EXTRACTED ENTRIES below:

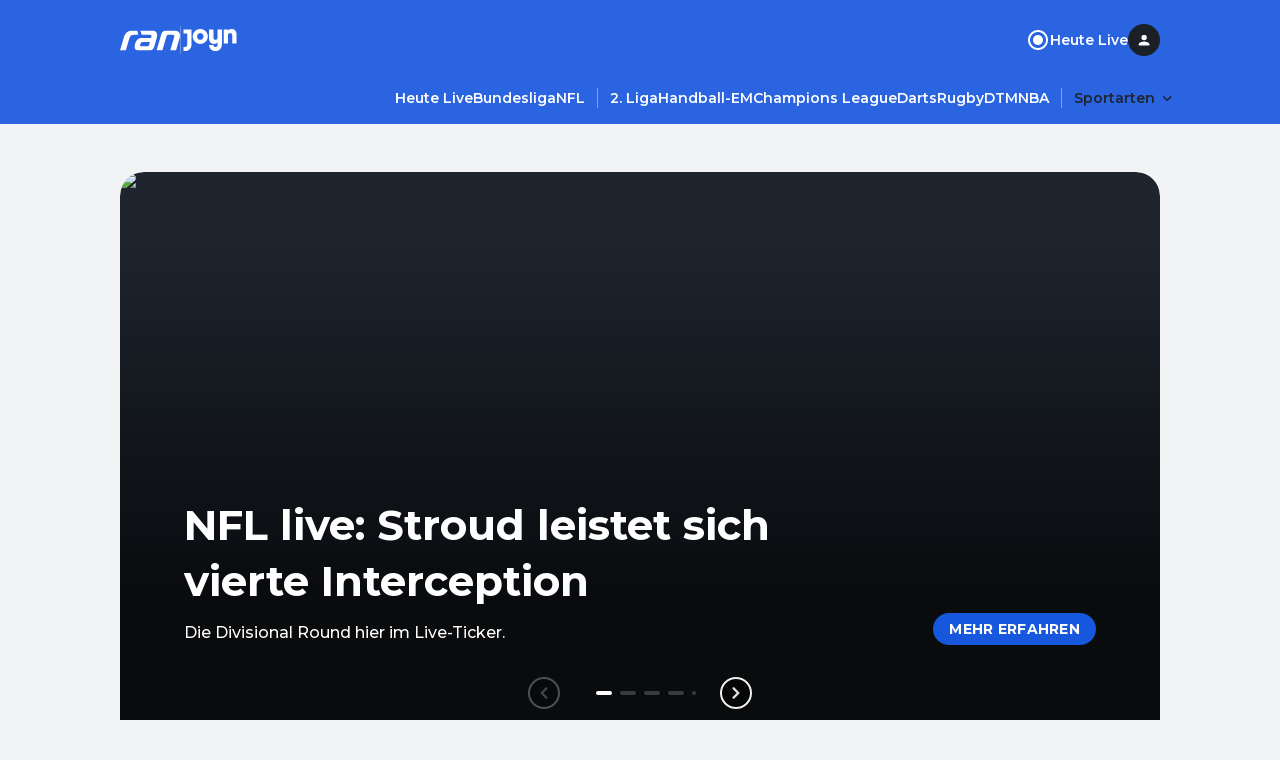

--- FILE ---
content_type: application/javascript; charset=UTF-8
request_url: https://www.ran.de/_next/static/chunks/pages/sports/ticker/%5BtickerSlug%5D-5ecd33104caf83d1.js
body_size: 307
content:
(self.webpackChunk_N_E=self.webpackChunk_N_E||[]).push([[4201],{87887:function(n,u,t){(window.__NEXT_P=window.__NEXT_P||[]).push(["/sports/ticker/[tickerSlug]",function(){return t(30181)}])},30181:function(n,u,t){"use strict";t.r(u),t.d(u,{__N_SSP:function(){return c}});var _=t(52903),r=t(81404),c=!0;u.default=n=>n?(0,_.tZ)(r.Z,{...n}):null}},function(n){n.O(0,[5586,5048,3787,7801,3180,2888,9774,179],function(){return n(n.s=87887)}),_N_E=n.O()}]);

End of EXTRACTED ENTRIES.

### TASK DETAILS
Your answer must be an exact transcription of every entry, minus the pictures.

### ANSWER TO THIS PROBLEM
--- FILE ---
content_type: application/javascript; charset=UTF-8
request_url: https://www.ran.de/_next/static/chunks/pages/sports/ticker/%5BtickerSlug%5D-5ecd33104caf83d1.js
body_size: 307
content:
(self.webpackChunk_N_E=self.webpackChunk_N_E||[]).push([[4201],{87887:function(n,u,t){(window.__NEXT_P=window.__NEXT_P||[]).push(["/sports/ticker/[tickerSlug]",function(){return t(30181)}])},30181:function(n,u,t){"use strict";t.r(u),t.d(u,{__N_SSP:function(){return c}});var _=t(52903),r=t(81404),c=!0;u.default=n=>n?(0,_.tZ)(r.Z,{...n}):null}},function(n){n.O(0,[5586,5048,3787,7801,3180,2888,9774,179],function(){return n(n.s=87887)}),_N_E=n.O()}]);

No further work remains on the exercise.